Pride and Prejudice and Zombies was a modest hit in the bookshops recently. I’d suggest that for the real horror version of Jane Austen, readers had better turn to Patrick Hamilton. He doesn’t need actual zombies to produces this. Merely putting his characters’ hopes and longings through the grinder of reality is enough to end up with love triangles that read like Austen gone wrong. This is what he does this trilogy, and in his even better Slaves of Solitude.

I think of Hamilton as a kind of prewar, British (and admittedly a lesser) Richard Yates. He shares that American author’s unflinching unsentimentality in his portrayal of the disillusioned life.

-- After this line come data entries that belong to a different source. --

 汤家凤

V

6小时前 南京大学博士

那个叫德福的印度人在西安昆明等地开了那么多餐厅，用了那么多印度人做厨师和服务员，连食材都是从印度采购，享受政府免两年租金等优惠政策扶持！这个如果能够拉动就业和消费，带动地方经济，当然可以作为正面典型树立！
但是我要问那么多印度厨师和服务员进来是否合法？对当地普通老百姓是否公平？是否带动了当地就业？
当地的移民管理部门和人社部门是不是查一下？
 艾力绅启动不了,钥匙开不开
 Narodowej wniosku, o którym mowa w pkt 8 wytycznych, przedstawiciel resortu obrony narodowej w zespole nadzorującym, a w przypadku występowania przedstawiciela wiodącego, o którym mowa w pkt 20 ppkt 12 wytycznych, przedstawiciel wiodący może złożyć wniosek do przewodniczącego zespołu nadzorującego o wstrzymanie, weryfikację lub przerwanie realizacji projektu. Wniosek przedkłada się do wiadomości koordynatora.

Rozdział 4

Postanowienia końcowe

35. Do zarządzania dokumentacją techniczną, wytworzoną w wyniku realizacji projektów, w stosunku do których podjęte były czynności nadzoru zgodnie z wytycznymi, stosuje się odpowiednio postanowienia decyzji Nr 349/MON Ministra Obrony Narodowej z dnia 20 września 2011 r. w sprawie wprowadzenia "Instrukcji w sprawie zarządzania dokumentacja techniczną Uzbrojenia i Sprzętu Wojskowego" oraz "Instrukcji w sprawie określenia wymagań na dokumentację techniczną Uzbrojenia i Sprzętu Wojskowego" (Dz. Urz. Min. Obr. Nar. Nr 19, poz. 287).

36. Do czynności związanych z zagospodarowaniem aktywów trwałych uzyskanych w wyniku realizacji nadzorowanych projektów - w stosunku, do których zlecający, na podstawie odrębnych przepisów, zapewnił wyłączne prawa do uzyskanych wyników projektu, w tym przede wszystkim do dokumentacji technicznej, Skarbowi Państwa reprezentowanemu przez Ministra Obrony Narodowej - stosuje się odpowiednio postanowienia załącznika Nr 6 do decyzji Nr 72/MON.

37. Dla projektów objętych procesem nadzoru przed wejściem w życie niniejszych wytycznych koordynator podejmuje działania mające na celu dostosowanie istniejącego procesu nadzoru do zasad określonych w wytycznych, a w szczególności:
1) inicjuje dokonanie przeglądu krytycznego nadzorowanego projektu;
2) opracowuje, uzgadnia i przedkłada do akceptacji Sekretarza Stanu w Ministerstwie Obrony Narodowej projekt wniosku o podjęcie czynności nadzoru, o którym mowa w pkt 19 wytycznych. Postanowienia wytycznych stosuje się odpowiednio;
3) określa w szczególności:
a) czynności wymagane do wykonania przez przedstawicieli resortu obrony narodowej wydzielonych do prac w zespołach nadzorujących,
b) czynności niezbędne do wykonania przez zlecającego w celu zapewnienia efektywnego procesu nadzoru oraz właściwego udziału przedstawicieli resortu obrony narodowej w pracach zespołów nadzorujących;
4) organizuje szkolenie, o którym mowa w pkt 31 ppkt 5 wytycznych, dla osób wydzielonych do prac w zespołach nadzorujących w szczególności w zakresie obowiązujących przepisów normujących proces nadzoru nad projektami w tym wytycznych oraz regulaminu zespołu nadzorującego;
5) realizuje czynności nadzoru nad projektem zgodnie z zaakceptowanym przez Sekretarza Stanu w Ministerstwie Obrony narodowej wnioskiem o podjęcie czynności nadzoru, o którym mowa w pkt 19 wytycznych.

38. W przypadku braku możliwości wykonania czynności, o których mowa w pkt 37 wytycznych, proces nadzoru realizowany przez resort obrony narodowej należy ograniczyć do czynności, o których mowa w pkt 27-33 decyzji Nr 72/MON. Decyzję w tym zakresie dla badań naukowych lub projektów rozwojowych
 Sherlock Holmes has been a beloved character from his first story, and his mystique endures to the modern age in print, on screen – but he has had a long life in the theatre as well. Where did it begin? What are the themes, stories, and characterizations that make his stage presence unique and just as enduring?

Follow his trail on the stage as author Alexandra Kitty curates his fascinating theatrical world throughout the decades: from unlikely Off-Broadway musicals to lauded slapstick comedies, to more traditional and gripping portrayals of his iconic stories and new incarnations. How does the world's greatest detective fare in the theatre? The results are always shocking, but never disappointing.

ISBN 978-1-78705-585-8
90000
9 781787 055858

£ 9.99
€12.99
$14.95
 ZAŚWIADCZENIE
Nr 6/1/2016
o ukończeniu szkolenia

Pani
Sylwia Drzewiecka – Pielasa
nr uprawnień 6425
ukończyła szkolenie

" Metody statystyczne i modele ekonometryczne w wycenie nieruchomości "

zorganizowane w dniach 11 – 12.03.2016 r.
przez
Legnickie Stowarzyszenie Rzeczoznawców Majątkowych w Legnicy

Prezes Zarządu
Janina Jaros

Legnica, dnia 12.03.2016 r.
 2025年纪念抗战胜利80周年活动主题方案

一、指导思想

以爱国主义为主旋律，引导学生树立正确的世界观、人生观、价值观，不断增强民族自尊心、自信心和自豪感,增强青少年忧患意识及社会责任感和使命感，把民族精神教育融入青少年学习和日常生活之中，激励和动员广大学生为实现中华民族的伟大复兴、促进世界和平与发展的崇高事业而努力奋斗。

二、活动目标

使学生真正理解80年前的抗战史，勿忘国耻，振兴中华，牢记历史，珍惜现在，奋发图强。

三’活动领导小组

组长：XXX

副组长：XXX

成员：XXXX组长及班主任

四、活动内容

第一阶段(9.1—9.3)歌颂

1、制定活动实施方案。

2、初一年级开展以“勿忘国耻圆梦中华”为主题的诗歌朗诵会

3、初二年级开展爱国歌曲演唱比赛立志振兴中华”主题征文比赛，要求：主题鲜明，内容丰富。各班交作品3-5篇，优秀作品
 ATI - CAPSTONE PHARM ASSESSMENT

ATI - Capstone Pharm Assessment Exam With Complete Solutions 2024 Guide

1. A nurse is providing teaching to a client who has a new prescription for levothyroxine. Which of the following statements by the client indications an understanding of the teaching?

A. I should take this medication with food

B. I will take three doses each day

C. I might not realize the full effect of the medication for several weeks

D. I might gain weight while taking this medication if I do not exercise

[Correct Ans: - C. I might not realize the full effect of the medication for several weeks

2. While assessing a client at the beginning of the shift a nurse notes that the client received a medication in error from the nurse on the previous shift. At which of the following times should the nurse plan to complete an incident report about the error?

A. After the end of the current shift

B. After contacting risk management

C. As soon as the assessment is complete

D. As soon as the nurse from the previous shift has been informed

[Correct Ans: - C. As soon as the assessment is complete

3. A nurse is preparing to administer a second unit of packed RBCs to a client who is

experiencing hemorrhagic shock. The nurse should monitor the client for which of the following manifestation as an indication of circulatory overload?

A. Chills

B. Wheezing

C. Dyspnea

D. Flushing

I’d give this book 3 stars, but being a ‘forgotten classic’ it needs a leg-up. It’s easy to see why it was forgotten: it can’t rival the real classics of its age. The writing certainly isn’t beautiful throughout, and the book has its longueurs. You feel that it might have conveyed what it had to say in half the number of pages.

Also I don’t entirely agree with Michael Holroyd’s 1984 introduction, in which he writes:

The fact that this should not depress the reader is a tribute to the power of Patrick Hamilton’s storytelling and the exhilaration of his humour. In the earlier pages there are signs of immaturity – some passages of overdeliberation, moments of facetiousness, and an anxious reliance on what J.B. Priestley called Komic Kapitals. But as the book progresses, wonderfully comic scenes proliferate.

It’s true that there’s humour, but there’s more clumsiness than Holroyd allows. The Komic Kapitals, for instance, are overused throughout, especially also in the last part of the trilogy. And when Hamilton gets introspective, he quickly turns ponderous, not to say pompous. The final paragraph of the first part of the trilogy, The Midnight Bell, is specially cringe-inducing.
And really, I do find Hamilton’s stories quite depressing. (Another respect in which he resembles Richard Yates, a truly depressing writer, in my view.)

But the glum world view is the point, and the clumsiness is only occasional. Hamilton writes some terrific scenes, and his portrayal of misdirected passions is very convincing, especially in the first and last parts of the trilogy. The middle part feels a little more perfunctory and features a shallower protagonist; but even this short novel contains enough striking descriptions & acute insights to keep up your interest.
To me, the glory of the lot is the last part of the trilogy, The Plains of Cement, a harrowing account of the doomed courtship of a ‘plain girl’. It foreshadows his Slaves of Solitude, a novel I thought even more accomplished.